--- START ---

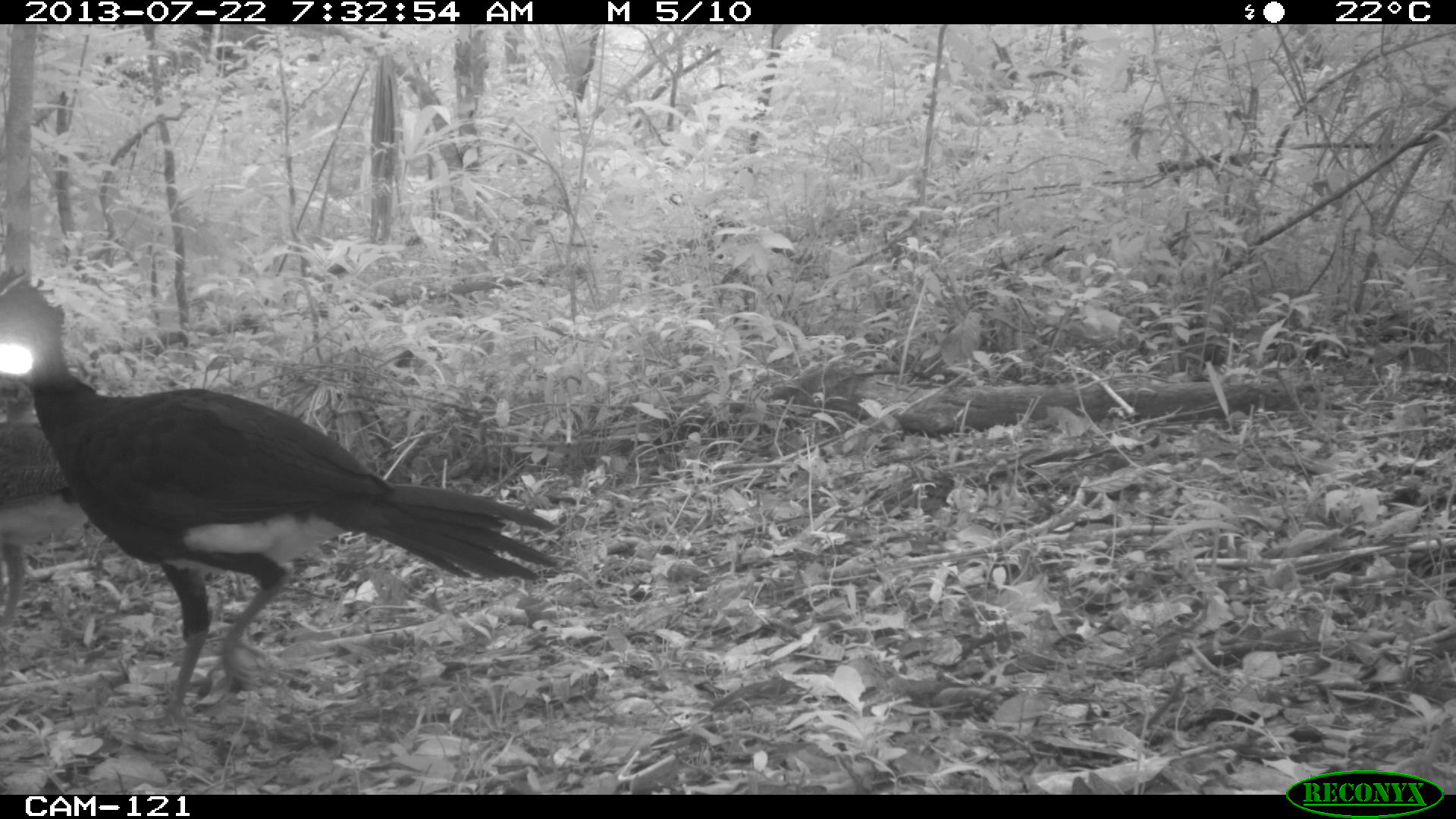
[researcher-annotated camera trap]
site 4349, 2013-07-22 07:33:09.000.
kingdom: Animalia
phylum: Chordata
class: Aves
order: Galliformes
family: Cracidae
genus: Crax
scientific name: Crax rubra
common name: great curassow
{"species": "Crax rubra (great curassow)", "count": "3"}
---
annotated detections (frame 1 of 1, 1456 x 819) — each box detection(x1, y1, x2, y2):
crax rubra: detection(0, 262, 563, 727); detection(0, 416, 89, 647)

--- END ---
--- START ---

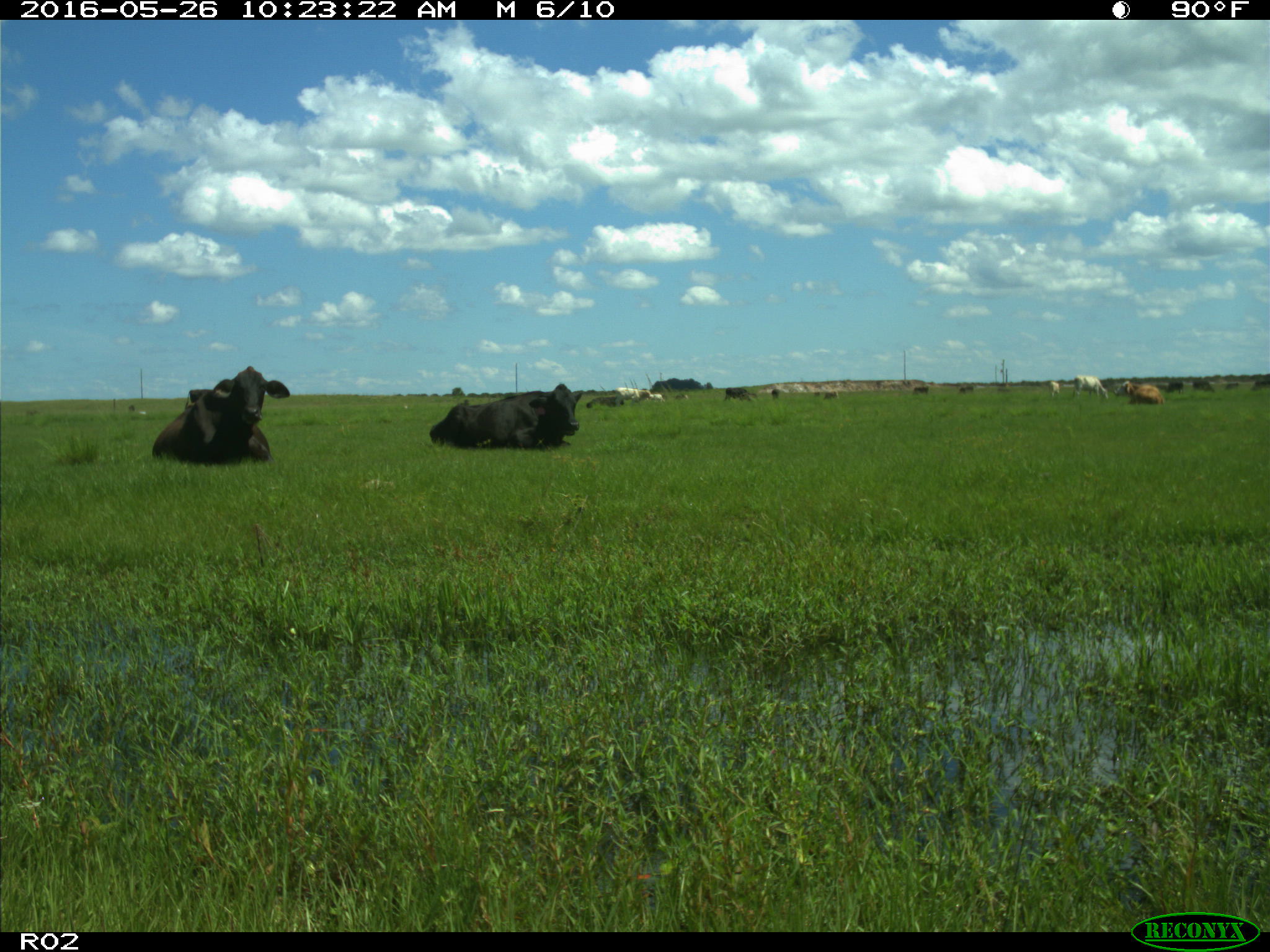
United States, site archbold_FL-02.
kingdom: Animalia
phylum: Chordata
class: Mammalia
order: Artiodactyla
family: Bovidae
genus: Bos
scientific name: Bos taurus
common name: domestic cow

--- END ---
--- START ---

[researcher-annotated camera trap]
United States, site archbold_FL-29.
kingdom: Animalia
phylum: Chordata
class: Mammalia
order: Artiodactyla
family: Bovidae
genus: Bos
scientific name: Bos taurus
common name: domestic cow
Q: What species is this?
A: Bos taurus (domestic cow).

--- END ---

| Work instructions |
Look at the entries above. Say how many lines have the word "United", and give only the number.

| Exercise output |
2